Push yourself to identify and create what do your products/services offer customers that is truly unique? Is it something through invention or process innovation that is the first of its kind? Is it simply bundling together pre-existing products/services so that the combination is unique, convenient and appealing to customers? Everyone claims to offer product/service quality, but how are you genuinely unique? Is the service delivery method unique? If there are 20 cafes in the main street of a town and you are for some reason planning to open another cafe, it must be unique in some way to have a fighting chance of being profitable! Consider not starting a business unless you can identify a truly unique selling point.

Competitive Advantage – what do you do better than your competitors?
A great reference point for achieving competitive advantage is the book Blue Ocean strategy written by Chan Kim and Renee Mauborgne, who in 2019 were named the World’s #1 Most Influential Management Thinkers by Thinkers50. Red Ocean refers to the bloody competition of rivals fighting in the known and accepted marketplace. Companies clamouring for market share of existing demand. By contrast, Blue Ocean refers to new entrants, entrepreneurs and innovators, going into uncharted and unknown new market space. New products and services create new demand and rapid growth and profit is possible. Don’t simply try and beat the competition, make the competition irrelevant, create new demand!
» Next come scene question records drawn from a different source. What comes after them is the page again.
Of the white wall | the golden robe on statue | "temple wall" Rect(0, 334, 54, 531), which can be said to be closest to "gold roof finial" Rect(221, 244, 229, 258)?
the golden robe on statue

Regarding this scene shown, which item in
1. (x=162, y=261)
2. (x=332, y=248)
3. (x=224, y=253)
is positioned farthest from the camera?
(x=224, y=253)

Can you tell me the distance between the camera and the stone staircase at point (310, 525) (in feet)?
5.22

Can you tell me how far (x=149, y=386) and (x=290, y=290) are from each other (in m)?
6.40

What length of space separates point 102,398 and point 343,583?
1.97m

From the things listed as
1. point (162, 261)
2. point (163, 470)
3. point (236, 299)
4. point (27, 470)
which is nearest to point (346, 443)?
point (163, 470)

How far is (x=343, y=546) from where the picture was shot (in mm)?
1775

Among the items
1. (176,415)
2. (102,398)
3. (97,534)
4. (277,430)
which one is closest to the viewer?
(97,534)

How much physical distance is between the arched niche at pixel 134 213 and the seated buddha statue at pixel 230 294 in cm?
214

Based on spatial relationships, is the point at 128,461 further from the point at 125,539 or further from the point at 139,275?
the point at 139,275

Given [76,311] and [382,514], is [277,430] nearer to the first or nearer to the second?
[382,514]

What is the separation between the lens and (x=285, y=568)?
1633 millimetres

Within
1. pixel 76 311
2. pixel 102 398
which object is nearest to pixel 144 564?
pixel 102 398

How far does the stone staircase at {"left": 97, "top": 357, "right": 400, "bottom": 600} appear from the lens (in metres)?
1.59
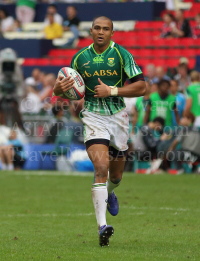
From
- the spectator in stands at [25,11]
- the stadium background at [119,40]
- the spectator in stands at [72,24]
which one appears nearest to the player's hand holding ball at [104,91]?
the stadium background at [119,40]

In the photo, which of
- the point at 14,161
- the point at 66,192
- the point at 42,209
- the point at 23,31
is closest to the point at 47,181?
the point at 66,192

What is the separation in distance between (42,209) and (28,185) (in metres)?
3.37

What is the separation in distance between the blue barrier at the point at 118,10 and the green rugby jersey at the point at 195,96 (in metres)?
10.9

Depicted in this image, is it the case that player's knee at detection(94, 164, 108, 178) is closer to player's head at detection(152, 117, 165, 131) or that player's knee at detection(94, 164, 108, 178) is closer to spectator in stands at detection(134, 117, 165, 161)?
spectator in stands at detection(134, 117, 165, 161)

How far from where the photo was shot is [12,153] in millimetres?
16078

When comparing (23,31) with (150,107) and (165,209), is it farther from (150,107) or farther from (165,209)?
(165,209)

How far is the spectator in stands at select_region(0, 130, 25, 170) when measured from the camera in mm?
15953

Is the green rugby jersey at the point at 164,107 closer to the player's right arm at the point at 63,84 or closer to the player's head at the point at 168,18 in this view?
the player's head at the point at 168,18

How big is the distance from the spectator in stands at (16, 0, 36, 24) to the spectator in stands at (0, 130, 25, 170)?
43.8 ft

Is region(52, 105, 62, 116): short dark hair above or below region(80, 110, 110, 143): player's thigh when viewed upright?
below

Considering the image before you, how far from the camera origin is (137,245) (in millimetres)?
6559

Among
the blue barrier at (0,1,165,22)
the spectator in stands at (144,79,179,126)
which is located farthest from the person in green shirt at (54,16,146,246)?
the blue barrier at (0,1,165,22)

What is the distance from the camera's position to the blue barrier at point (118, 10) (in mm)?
25344

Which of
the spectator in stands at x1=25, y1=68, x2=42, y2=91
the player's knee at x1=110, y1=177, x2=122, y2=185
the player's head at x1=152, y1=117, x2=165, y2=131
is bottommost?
the player's head at x1=152, y1=117, x2=165, y2=131
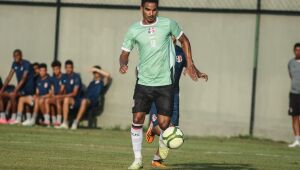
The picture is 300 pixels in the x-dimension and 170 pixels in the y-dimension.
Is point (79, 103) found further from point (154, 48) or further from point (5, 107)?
point (154, 48)

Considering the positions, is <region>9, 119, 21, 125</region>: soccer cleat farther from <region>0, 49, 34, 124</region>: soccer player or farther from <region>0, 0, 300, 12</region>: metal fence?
<region>0, 0, 300, 12</region>: metal fence

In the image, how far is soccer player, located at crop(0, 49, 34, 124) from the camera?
2514 cm

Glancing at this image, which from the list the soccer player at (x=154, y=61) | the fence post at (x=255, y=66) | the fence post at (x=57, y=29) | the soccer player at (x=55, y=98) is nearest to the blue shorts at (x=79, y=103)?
the soccer player at (x=55, y=98)

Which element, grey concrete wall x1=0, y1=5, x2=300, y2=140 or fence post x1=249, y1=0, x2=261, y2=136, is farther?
fence post x1=249, y1=0, x2=261, y2=136

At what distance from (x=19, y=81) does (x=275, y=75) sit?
713 centimetres

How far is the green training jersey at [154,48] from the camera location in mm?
12781

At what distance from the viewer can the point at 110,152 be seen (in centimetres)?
1659

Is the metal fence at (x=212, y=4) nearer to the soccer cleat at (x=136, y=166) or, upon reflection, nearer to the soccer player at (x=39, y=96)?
the soccer player at (x=39, y=96)

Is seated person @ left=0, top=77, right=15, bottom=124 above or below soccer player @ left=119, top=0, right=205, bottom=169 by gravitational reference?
below

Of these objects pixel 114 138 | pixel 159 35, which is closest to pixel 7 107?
pixel 114 138

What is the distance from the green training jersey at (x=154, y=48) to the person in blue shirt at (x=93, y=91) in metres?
11.6

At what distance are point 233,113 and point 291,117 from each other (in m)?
1.59

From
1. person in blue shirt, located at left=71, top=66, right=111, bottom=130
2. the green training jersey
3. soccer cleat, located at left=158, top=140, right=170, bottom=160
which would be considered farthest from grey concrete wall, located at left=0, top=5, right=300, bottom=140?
the green training jersey

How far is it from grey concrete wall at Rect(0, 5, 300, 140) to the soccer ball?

Economic & Environmental Sustainability
Sustainability is a macro-economic trend with two parts, economic (financial viability) and environmental (minimal carbon). Adopting ‘best practice’ reduces energy, waste and water costs. Maintaining a positive workplace culture with a wellbeing program reduces staff turnover and increases productivity. Become an employer of choice. Customers are more discerning, they want to buy from a company or brand that is known to be actively environmentally responsible e.g. minimising single use plastic packaging, embracing waste separation and recycling, using energy efficient LED light globes, and possibly installing solar power or purchasing renewable energy. Communicating these positive steps, including via social media, will attract more customers and boost customer loyalty.

Digital Presence
The overwhelming majority of customer information search and evaluation is done online. Voice only searches are rapidly increasing. The 2019 national retail recession was driven by a shift in consumer behaviour, moving away from visiting bricks and mortar retail stores towards purchasing online. Can your customers book/order and pay online? How easy is it for new customers to find you? If you are still providing a physical location experience or service – is that experience presented online in a an appealing and compelling manner? Minimum requirements include a mobile device friendly website or app, quality content including images, supported by search engine optimisation (SEO) and a customer engagement strategy including digital communications with social media.

Major Disruption & Recovery Plan
It is prudent to have a Major Disruption and Recovery Plan including contingencies to financially survive a major disruption for 6 – 12 months. A practical step could include securing an insurance policy that specifically covers disruption. For start-ups in the first 2 years of trading it may simply identify the steps required to wind up the business quickly without leaving outstanding obligations that may result in penalties for directors. An alternate strategy for a business that has been trading for more than 2 years is to have the discipline to silo a percentage of income for the specific purpose of being a ‘rainy day’ buffer. Setting aside 10% of gross income could mean that after 2 years you may be able to cover 3 months of basic operating costs when required.